◆ **DOKUMEN SUMBER**:
——————————
Education Blog

Selamat Datang di Blog kami, segala komentar anda kami terima demi perbaikan bersama.

Senin, 10 Mei 2010

PENDIDIKAN KARAKTER ANAK SEJAK DINI

Oleh : Iman Sofyani

(Guru Fisika SMAN 1 Sagaranten Kab. Sukabumi)

BAB I

PENDAHULUAN

       Dalam dasa warsa belakangan ini , kondisi bangsa demikian terpuruk. Tempaan demi tempaan terus melanda negeri ini. Konflik antar suku, agama, ras, golongan tak dapat dielakkan. Kemiskinan bukannya semakin surut, tetapi justru semakin bertambah. Kekerasan terhadap perempuan tidak semakin berkurang, hak-hak anak banyak terenggut. Bahkan bencana alam demi bencana alam yang merenggut ribuan nyawa manusia pun terjadi beberapa kurun waktu belakangan ini.
——————————
◆ **DATA YANG DIBERIKAN**:
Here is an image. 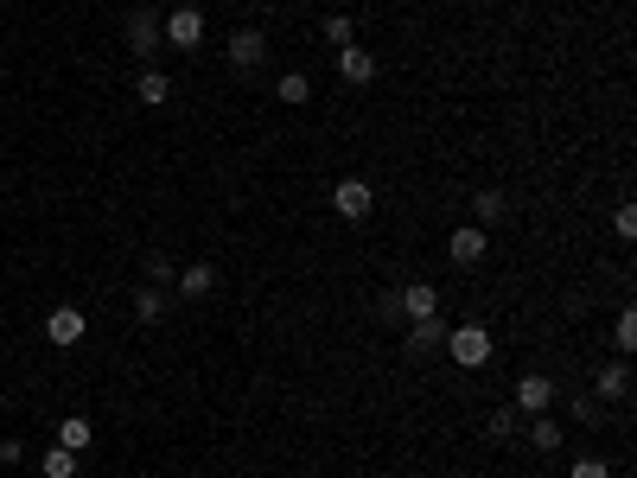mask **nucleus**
<instances>
[{
    "mask_svg": "<svg viewBox=\"0 0 637 478\" xmlns=\"http://www.w3.org/2000/svg\"><path fill=\"white\" fill-rule=\"evenodd\" d=\"M332 64H338V83H351V90H370L376 71H383L370 45H338V51H332Z\"/></svg>",
    "mask_w": 637,
    "mask_h": 478,
    "instance_id": "nucleus-1",
    "label": "nucleus"
},
{
    "mask_svg": "<svg viewBox=\"0 0 637 478\" xmlns=\"http://www.w3.org/2000/svg\"><path fill=\"white\" fill-rule=\"evenodd\" d=\"M160 45H166V32H160V13H153V7H134V13H128V51L141 58V71L153 64V51H160Z\"/></svg>",
    "mask_w": 637,
    "mask_h": 478,
    "instance_id": "nucleus-2",
    "label": "nucleus"
},
{
    "mask_svg": "<svg viewBox=\"0 0 637 478\" xmlns=\"http://www.w3.org/2000/svg\"><path fill=\"white\" fill-rule=\"evenodd\" d=\"M446 357H453L459 370H478L491 357V332L485 326H453V332H446Z\"/></svg>",
    "mask_w": 637,
    "mask_h": 478,
    "instance_id": "nucleus-3",
    "label": "nucleus"
},
{
    "mask_svg": "<svg viewBox=\"0 0 637 478\" xmlns=\"http://www.w3.org/2000/svg\"><path fill=\"white\" fill-rule=\"evenodd\" d=\"M332 211L344 217V224H364V217L376 211V192H370V179H338V185H332Z\"/></svg>",
    "mask_w": 637,
    "mask_h": 478,
    "instance_id": "nucleus-4",
    "label": "nucleus"
},
{
    "mask_svg": "<svg viewBox=\"0 0 637 478\" xmlns=\"http://www.w3.org/2000/svg\"><path fill=\"white\" fill-rule=\"evenodd\" d=\"M160 32H166L172 51H198L204 45V13L198 7H172L166 20H160Z\"/></svg>",
    "mask_w": 637,
    "mask_h": 478,
    "instance_id": "nucleus-5",
    "label": "nucleus"
},
{
    "mask_svg": "<svg viewBox=\"0 0 637 478\" xmlns=\"http://www.w3.org/2000/svg\"><path fill=\"white\" fill-rule=\"evenodd\" d=\"M83 332H90V319H83L77 306H51L45 313V345L71 351V345H83Z\"/></svg>",
    "mask_w": 637,
    "mask_h": 478,
    "instance_id": "nucleus-6",
    "label": "nucleus"
},
{
    "mask_svg": "<svg viewBox=\"0 0 637 478\" xmlns=\"http://www.w3.org/2000/svg\"><path fill=\"white\" fill-rule=\"evenodd\" d=\"M223 58H230L236 71H255V64L268 58V32H262V26H236L230 45H223Z\"/></svg>",
    "mask_w": 637,
    "mask_h": 478,
    "instance_id": "nucleus-7",
    "label": "nucleus"
},
{
    "mask_svg": "<svg viewBox=\"0 0 637 478\" xmlns=\"http://www.w3.org/2000/svg\"><path fill=\"white\" fill-rule=\"evenodd\" d=\"M555 377H542V370H529V377H516V408H523V415H548V408H555Z\"/></svg>",
    "mask_w": 637,
    "mask_h": 478,
    "instance_id": "nucleus-8",
    "label": "nucleus"
},
{
    "mask_svg": "<svg viewBox=\"0 0 637 478\" xmlns=\"http://www.w3.org/2000/svg\"><path fill=\"white\" fill-rule=\"evenodd\" d=\"M485 249H491V236L478 230V224H459L453 236H446V255H453L459 268H478V262H485Z\"/></svg>",
    "mask_w": 637,
    "mask_h": 478,
    "instance_id": "nucleus-9",
    "label": "nucleus"
},
{
    "mask_svg": "<svg viewBox=\"0 0 637 478\" xmlns=\"http://www.w3.org/2000/svg\"><path fill=\"white\" fill-rule=\"evenodd\" d=\"M395 306H402V319H427V313H440V287H427V281H408L402 294H395Z\"/></svg>",
    "mask_w": 637,
    "mask_h": 478,
    "instance_id": "nucleus-10",
    "label": "nucleus"
},
{
    "mask_svg": "<svg viewBox=\"0 0 637 478\" xmlns=\"http://www.w3.org/2000/svg\"><path fill=\"white\" fill-rule=\"evenodd\" d=\"M446 332H453V326H446L440 313H427V319H415V326H408V351H415V357L440 351V345H446Z\"/></svg>",
    "mask_w": 637,
    "mask_h": 478,
    "instance_id": "nucleus-11",
    "label": "nucleus"
},
{
    "mask_svg": "<svg viewBox=\"0 0 637 478\" xmlns=\"http://www.w3.org/2000/svg\"><path fill=\"white\" fill-rule=\"evenodd\" d=\"M593 396H599V402H625V396H631V364H625V357L593 377Z\"/></svg>",
    "mask_w": 637,
    "mask_h": 478,
    "instance_id": "nucleus-12",
    "label": "nucleus"
},
{
    "mask_svg": "<svg viewBox=\"0 0 637 478\" xmlns=\"http://www.w3.org/2000/svg\"><path fill=\"white\" fill-rule=\"evenodd\" d=\"M172 287H179L185 300H204V294L217 287V268H211V262H185V268H179V281H172Z\"/></svg>",
    "mask_w": 637,
    "mask_h": 478,
    "instance_id": "nucleus-13",
    "label": "nucleus"
},
{
    "mask_svg": "<svg viewBox=\"0 0 637 478\" xmlns=\"http://www.w3.org/2000/svg\"><path fill=\"white\" fill-rule=\"evenodd\" d=\"M166 306H172V300H166V287H147V281L134 287V319H141V326H160Z\"/></svg>",
    "mask_w": 637,
    "mask_h": 478,
    "instance_id": "nucleus-14",
    "label": "nucleus"
},
{
    "mask_svg": "<svg viewBox=\"0 0 637 478\" xmlns=\"http://www.w3.org/2000/svg\"><path fill=\"white\" fill-rule=\"evenodd\" d=\"M523 440L536 453H561V428H555V415H529L523 421Z\"/></svg>",
    "mask_w": 637,
    "mask_h": 478,
    "instance_id": "nucleus-15",
    "label": "nucleus"
},
{
    "mask_svg": "<svg viewBox=\"0 0 637 478\" xmlns=\"http://www.w3.org/2000/svg\"><path fill=\"white\" fill-rule=\"evenodd\" d=\"M134 96H141V102H147V109H160V102L172 96V77H166V71H153V64H147V71H141V77H134Z\"/></svg>",
    "mask_w": 637,
    "mask_h": 478,
    "instance_id": "nucleus-16",
    "label": "nucleus"
},
{
    "mask_svg": "<svg viewBox=\"0 0 637 478\" xmlns=\"http://www.w3.org/2000/svg\"><path fill=\"white\" fill-rule=\"evenodd\" d=\"M485 434H491V440H516V434H523V408H516V402H510V408H491Z\"/></svg>",
    "mask_w": 637,
    "mask_h": 478,
    "instance_id": "nucleus-17",
    "label": "nucleus"
},
{
    "mask_svg": "<svg viewBox=\"0 0 637 478\" xmlns=\"http://www.w3.org/2000/svg\"><path fill=\"white\" fill-rule=\"evenodd\" d=\"M39 472H45V478H77V453H71V447H45V453H39Z\"/></svg>",
    "mask_w": 637,
    "mask_h": 478,
    "instance_id": "nucleus-18",
    "label": "nucleus"
},
{
    "mask_svg": "<svg viewBox=\"0 0 637 478\" xmlns=\"http://www.w3.org/2000/svg\"><path fill=\"white\" fill-rule=\"evenodd\" d=\"M612 351H618V357H631V351H637V313H631V306L612 319Z\"/></svg>",
    "mask_w": 637,
    "mask_h": 478,
    "instance_id": "nucleus-19",
    "label": "nucleus"
},
{
    "mask_svg": "<svg viewBox=\"0 0 637 478\" xmlns=\"http://www.w3.org/2000/svg\"><path fill=\"white\" fill-rule=\"evenodd\" d=\"M497 217H504V192H478V198H472V224H478V230H491Z\"/></svg>",
    "mask_w": 637,
    "mask_h": 478,
    "instance_id": "nucleus-20",
    "label": "nucleus"
},
{
    "mask_svg": "<svg viewBox=\"0 0 637 478\" xmlns=\"http://www.w3.org/2000/svg\"><path fill=\"white\" fill-rule=\"evenodd\" d=\"M58 447H71V453L83 459V447H90V415H71V421H64V428H58Z\"/></svg>",
    "mask_w": 637,
    "mask_h": 478,
    "instance_id": "nucleus-21",
    "label": "nucleus"
},
{
    "mask_svg": "<svg viewBox=\"0 0 637 478\" xmlns=\"http://www.w3.org/2000/svg\"><path fill=\"white\" fill-rule=\"evenodd\" d=\"M274 96H281V102H287V109H300V102H306V96H313V83H306L300 71H287L281 83H274Z\"/></svg>",
    "mask_w": 637,
    "mask_h": 478,
    "instance_id": "nucleus-22",
    "label": "nucleus"
},
{
    "mask_svg": "<svg viewBox=\"0 0 637 478\" xmlns=\"http://www.w3.org/2000/svg\"><path fill=\"white\" fill-rule=\"evenodd\" d=\"M172 281H179L172 255H166V249H153V255H147V287H172Z\"/></svg>",
    "mask_w": 637,
    "mask_h": 478,
    "instance_id": "nucleus-23",
    "label": "nucleus"
},
{
    "mask_svg": "<svg viewBox=\"0 0 637 478\" xmlns=\"http://www.w3.org/2000/svg\"><path fill=\"white\" fill-rule=\"evenodd\" d=\"M567 415H574L580 428H599V415H606V402H593V396H574V402H567Z\"/></svg>",
    "mask_w": 637,
    "mask_h": 478,
    "instance_id": "nucleus-24",
    "label": "nucleus"
},
{
    "mask_svg": "<svg viewBox=\"0 0 637 478\" xmlns=\"http://www.w3.org/2000/svg\"><path fill=\"white\" fill-rule=\"evenodd\" d=\"M325 39H332V51L338 45H357V26L344 20V13H332V20H325Z\"/></svg>",
    "mask_w": 637,
    "mask_h": 478,
    "instance_id": "nucleus-25",
    "label": "nucleus"
},
{
    "mask_svg": "<svg viewBox=\"0 0 637 478\" xmlns=\"http://www.w3.org/2000/svg\"><path fill=\"white\" fill-rule=\"evenodd\" d=\"M567 478H612V466L599 453H587V459H574V472H567Z\"/></svg>",
    "mask_w": 637,
    "mask_h": 478,
    "instance_id": "nucleus-26",
    "label": "nucleus"
},
{
    "mask_svg": "<svg viewBox=\"0 0 637 478\" xmlns=\"http://www.w3.org/2000/svg\"><path fill=\"white\" fill-rule=\"evenodd\" d=\"M612 230L625 236V243H631V236H637V211H631V204H618V211H612Z\"/></svg>",
    "mask_w": 637,
    "mask_h": 478,
    "instance_id": "nucleus-27",
    "label": "nucleus"
},
{
    "mask_svg": "<svg viewBox=\"0 0 637 478\" xmlns=\"http://www.w3.org/2000/svg\"><path fill=\"white\" fill-rule=\"evenodd\" d=\"M26 459V440H0V466H20Z\"/></svg>",
    "mask_w": 637,
    "mask_h": 478,
    "instance_id": "nucleus-28",
    "label": "nucleus"
}]
</instances>
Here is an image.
——————————
Sebutkan semua pihak yang konfliknya disebut dalam kalimat "Konflik antar suku, agama, ras, golongan tak dapat dielakkan" pada dokumen sumber di atas.

◆ **PENYELESAIAN SOAL**: Suku, agama, ras, dan golongan.